Plano

Teachers Design Multi-Week Olympic Curriculum to Spark Student Creativity

From Physics to History it all was taught with an Olympic theme

NBCUniversal, Inc.

Teachers at St. Mark Catholic School in Plano devoted several days of class time to the Olympics, using a creative curriculum to keep students engaged in subjects that can sometimes be difficult.

"They had to create a bobsled run and a bobsled," said Cathy Pantuso, Science teacher, "It had to be three meters long and had to have three curves."

Pantuso let the kids play with solo cups, tape and hot glue guns with an ulterior motive. 

"We bring in our velocity, math, acceleration, and friction and gravity," said Pantuso.

Their physics lessons proved valuable.

"We want to get the best velocity without making it fly out of the track and also get it so stay up and all that combined together is really difficult to do," said Mason Hoak.

He and his team were doing the math, getting everything to precise perfection. They had one of the best-looking bobsleds.

Ethan, Esther, and Courtney tried a different approach.

"Everyone was doubting us in the beginning but we got it," said student Courtney Osong who confessed her team's project looked messy.

In the end, it worked and even more importantly they knew the science of why! 

The Olympic curriculum wasn't just in science class though.

Classes across St. Mark's adopted an Olympic theme.

Diyah Cham, student, spent her English class in an escape room.
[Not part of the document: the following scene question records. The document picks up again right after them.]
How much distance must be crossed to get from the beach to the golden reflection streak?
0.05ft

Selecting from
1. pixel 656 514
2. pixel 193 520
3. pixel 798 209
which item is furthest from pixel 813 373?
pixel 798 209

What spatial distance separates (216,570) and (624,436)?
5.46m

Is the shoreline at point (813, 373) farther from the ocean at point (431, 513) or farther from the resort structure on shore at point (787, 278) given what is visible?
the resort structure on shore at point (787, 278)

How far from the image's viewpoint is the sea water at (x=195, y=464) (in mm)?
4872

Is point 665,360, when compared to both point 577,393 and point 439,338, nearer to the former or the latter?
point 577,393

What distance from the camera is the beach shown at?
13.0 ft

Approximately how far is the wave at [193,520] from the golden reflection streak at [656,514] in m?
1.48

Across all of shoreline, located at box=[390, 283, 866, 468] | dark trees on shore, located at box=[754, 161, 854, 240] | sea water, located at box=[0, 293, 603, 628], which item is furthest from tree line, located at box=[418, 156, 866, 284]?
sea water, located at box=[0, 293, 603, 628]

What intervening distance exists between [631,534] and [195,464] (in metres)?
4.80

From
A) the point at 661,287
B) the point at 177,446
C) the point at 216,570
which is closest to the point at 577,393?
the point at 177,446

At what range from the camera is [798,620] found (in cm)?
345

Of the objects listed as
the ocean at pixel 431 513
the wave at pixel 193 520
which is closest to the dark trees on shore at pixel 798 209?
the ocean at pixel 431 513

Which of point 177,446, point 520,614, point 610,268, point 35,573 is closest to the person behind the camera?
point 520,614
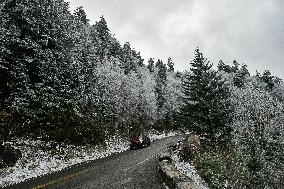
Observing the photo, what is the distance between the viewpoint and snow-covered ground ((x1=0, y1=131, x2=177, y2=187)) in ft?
55.2

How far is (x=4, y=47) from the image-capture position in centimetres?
2714

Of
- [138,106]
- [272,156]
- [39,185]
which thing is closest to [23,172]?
[39,185]

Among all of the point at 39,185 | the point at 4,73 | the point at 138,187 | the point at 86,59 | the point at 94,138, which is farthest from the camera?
the point at 86,59

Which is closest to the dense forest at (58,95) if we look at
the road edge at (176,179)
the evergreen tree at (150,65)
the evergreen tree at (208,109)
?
the evergreen tree at (208,109)

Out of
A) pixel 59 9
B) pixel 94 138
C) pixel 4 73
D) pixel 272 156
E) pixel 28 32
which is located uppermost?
pixel 59 9

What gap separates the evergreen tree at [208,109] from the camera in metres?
28.0

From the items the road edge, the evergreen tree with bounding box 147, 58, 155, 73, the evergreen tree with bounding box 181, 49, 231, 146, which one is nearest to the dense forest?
the evergreen tree with bounding box 181, 49, 231, 146

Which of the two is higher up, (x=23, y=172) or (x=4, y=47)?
(x=4, y=47)

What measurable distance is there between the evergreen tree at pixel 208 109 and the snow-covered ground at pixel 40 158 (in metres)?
8.80

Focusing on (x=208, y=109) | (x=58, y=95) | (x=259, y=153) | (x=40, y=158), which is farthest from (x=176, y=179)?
(x=58, y=95)

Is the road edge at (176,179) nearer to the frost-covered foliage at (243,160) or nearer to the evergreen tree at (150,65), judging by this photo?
the frost-covered foliage at (243,160)

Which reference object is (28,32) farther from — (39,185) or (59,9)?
(39,185)

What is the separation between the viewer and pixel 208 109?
28453mm

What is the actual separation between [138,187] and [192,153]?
7.52 meters
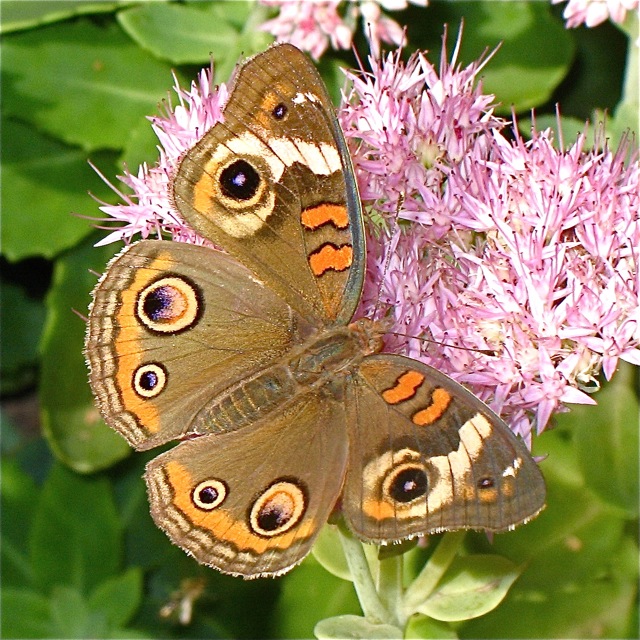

She had to use her literary and problem-solving skills to track down a lost Olympic torch.

"This is much more effective than making students write a five-paragraph essay on the Olympics because then most kids will do it because you have to do it but when you do an escape room it makes it fun and it usually sticks more," said Cham.

The school also brought in North Texas natives who were former Olympians to speak about the hard work that goes into the competition and how it helped them not just in the Olympics but in life.

Gold medals were earned in these classrooms for the student's success and the teachers' creativity to put it to the test.